> **Brano di lettura**:
******************************
D-orbitLuca Rossettini e Renato Panesi sono due giovani menti italiane, entrambi ingegneri aerospaziali.Si sono conosciuti grazie ad una borsa di studio Fulbright BEST, nella patria dell’ I.t., la Silicon Valley, e da allora il fervore dell’invenzione e dell’innovazione non si è più separato da loro e dal loro team : Thomas Panozzo, program director di azienda leader nel settore dei lanci commerciali di satelliti, e Giuseppe Tussiwand, progettista di sistemi di propulsione a razzo.

La loro creatura, la loro azienda, la d-Orbit, sviluppa particolari dispositivi di de-orbiting per satelliti spaziali artificiali che, installati direttamente a bordo di quest’ultimi prima del lancio, sono in grado – caso mai fosse necessario – di riportarli all’interno dell’atmosfera distruggendoli.

Perché dovrebbe esser necessario riportare all'interno dell'atmosfera i satelliti spaziali artificiali e distruggerli?


Perché possono arrivare al termine dell’operatività per cui erano stati progettati, e questo per due motivi:  in quanto obsoleti oppure per problemi tecnici non risolvibili.

D-Orbit in sostanza è una valida, concreta ed ingegnosa risposta al problema, ormai sempre più gravoso, dei cosiddetti “rottami spaziali”; cumuli di detriti in costante e continuo aumento che ruotano in orbite attorno al nostro pianeta. Pericolosi e inquinanti.

Questa neo nata startup si addentra in una realtà che sembra essere un’immensa discarica hi tech ed il nostro pianeta è il centro attorno cui ruotano 6 mila satelliti, e solo 800 sono funzionanti.

Non dimentichiamoci del rientro recente e potenzialmente pericoloso del satellite nasa Uars nella notte tra venerdì 23 e sabato 24 settembre 2011, o del Rosat, che se fosse rientrato nell’atmosfera una manciata di minuti più tardi si sarebbe schiantato direttamente su Pechino.
******************************
Record di dati:

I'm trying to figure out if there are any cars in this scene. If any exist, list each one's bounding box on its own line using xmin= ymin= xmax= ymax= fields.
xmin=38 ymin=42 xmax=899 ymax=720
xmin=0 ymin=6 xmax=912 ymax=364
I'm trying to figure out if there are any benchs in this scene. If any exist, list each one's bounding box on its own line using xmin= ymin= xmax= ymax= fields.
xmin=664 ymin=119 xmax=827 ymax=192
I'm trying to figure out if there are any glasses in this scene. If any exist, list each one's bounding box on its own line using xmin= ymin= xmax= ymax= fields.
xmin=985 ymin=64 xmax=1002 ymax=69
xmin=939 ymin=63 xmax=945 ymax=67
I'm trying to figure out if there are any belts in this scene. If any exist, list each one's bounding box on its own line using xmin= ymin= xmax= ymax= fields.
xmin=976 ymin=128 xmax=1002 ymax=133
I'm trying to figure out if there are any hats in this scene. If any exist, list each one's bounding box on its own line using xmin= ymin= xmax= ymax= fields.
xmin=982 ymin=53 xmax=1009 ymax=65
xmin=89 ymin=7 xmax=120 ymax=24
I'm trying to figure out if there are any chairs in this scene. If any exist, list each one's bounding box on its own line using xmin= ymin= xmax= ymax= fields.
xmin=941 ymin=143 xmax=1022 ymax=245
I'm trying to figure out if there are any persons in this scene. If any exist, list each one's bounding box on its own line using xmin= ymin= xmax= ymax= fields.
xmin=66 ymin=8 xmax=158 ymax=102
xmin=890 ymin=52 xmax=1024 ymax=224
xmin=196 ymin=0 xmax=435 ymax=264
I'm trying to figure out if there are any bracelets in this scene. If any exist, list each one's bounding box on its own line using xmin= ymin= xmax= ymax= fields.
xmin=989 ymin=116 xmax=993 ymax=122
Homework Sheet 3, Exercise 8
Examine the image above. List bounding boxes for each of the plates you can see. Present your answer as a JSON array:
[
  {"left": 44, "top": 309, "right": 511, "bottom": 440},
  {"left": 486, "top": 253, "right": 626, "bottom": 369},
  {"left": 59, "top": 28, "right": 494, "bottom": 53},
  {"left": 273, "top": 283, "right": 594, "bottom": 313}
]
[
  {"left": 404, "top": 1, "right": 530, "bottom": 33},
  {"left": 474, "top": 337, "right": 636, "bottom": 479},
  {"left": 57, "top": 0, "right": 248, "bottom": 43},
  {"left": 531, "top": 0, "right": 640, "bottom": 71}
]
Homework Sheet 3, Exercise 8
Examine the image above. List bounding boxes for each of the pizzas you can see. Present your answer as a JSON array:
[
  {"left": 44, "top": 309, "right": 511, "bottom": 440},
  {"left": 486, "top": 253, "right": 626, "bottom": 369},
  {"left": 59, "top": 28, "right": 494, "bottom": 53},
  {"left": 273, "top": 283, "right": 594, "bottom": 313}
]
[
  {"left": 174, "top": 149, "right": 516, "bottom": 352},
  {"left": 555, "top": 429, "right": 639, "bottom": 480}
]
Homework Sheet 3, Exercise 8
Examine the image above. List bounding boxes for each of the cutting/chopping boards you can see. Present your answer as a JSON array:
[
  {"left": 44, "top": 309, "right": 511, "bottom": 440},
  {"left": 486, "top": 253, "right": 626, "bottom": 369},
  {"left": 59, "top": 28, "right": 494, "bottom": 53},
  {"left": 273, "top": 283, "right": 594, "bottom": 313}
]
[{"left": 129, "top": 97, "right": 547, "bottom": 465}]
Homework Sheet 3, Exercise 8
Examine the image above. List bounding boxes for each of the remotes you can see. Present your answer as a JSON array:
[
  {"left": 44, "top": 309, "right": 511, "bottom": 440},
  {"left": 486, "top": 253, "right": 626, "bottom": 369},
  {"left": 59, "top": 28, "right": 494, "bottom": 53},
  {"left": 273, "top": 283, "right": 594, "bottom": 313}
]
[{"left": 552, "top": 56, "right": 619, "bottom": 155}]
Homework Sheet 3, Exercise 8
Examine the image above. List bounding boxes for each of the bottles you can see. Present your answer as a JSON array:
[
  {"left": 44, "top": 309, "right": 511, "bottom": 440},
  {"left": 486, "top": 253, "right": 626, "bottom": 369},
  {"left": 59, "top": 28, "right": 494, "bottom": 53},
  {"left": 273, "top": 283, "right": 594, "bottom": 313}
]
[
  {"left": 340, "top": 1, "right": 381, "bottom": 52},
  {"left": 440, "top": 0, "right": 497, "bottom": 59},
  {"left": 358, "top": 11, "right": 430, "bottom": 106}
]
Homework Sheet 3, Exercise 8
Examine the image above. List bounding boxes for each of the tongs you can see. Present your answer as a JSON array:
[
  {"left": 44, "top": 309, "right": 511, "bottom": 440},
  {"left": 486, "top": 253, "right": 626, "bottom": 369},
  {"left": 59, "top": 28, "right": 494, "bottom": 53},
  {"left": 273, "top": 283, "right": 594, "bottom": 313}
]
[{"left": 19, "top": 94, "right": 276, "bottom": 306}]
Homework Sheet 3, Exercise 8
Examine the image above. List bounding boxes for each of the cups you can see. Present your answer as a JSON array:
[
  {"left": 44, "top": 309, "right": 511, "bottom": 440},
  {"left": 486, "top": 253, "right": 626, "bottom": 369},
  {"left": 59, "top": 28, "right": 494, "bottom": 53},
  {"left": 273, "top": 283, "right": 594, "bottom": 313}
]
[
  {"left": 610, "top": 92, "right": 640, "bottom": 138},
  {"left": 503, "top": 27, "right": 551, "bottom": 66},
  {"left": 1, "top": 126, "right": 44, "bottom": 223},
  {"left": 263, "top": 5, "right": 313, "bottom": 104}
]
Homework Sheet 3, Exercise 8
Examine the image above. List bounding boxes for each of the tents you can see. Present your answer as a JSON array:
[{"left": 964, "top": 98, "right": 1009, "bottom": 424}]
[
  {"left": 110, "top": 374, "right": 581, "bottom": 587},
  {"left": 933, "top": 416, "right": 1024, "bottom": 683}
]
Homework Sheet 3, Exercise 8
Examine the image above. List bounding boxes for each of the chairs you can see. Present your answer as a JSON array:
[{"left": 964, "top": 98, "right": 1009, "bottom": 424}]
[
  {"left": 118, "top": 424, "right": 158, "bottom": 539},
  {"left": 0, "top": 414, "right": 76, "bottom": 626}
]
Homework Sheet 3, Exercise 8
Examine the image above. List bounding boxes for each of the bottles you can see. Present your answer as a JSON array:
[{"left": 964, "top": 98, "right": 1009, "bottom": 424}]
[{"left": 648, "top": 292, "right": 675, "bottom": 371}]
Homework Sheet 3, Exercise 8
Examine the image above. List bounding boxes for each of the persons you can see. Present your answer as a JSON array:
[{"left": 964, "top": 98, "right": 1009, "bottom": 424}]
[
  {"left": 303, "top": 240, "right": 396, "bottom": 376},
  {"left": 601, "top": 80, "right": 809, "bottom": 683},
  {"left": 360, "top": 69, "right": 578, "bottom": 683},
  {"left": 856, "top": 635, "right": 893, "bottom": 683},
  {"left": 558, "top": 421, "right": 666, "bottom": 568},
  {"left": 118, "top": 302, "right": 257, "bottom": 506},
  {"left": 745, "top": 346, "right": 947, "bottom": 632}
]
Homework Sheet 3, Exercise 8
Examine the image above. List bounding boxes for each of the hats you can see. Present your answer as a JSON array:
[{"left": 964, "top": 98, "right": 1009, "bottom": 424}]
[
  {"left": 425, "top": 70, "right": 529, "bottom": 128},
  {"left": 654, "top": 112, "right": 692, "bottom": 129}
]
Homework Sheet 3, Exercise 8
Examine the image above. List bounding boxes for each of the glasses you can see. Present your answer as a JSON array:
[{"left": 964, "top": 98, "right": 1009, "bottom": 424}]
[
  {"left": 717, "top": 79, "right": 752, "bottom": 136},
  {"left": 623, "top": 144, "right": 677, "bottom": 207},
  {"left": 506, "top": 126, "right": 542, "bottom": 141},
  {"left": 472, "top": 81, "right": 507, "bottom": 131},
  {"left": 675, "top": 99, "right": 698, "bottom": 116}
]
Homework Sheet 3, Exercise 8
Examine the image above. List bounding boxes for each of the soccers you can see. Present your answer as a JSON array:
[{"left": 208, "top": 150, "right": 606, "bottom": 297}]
******************************
> **Compiti da svolgere**:
(a) Riscrivi la parte del brano su d-Orbit che si apre con le parole contenenti “Questa neo nata” e si chiude con “800 sono funzionanti.”. Sostituisci “discarica” con “pattumiera”.
(b) Prosegui il brano su d-Orbit e sui rottami spaziali a partire dall'ultima frase riportata.
Le voci sono un materiale a sé, distinto dal brano.

> **Risposte ai compiti**:
(a)
Questa neo nata startup si addentra in una realtà che sembra essere un’immensa pattumiera hi tech ed il nostro pianeta è il centro attorno cui ruotano 6 mila satelliti, e solo 800 sono funzionanti.

(b)
Una vera e propria pioggia di rottami! E più i satelliti aumentano più aumentano anche le probabilità che si scontrino tra loro, provocando piogge inaspettate e totalmente fuori controllo. Il dispositivo si attiva dalla Terra: se il satellite viaggia vicino al pianeta, cessata la sua attività lo si spinge verso la superficie dell’atmosfera, cosi che possa precipitare in massima sicurezza dove decidiamo noi.

Quelli più lontani, invece, vengono spinti verso un’orbita cimitero. Il primo modello, assemblato nel laboratorio di Sesto Fiorentino, sarà pronto a febbraio e verrà testato in un laboratorio in Germania.

L’innovativa proposta di d-Orbit è quella di promuovere uno “Spazio” sostenibile, perché l’ecosistema spazio possa essere paragonato a quello acquatico e terrestre; già molti i riconoscimenti istituzionali e privati al progetto made in Italy (ad es. è finalista al mind the bridge 2011/2012).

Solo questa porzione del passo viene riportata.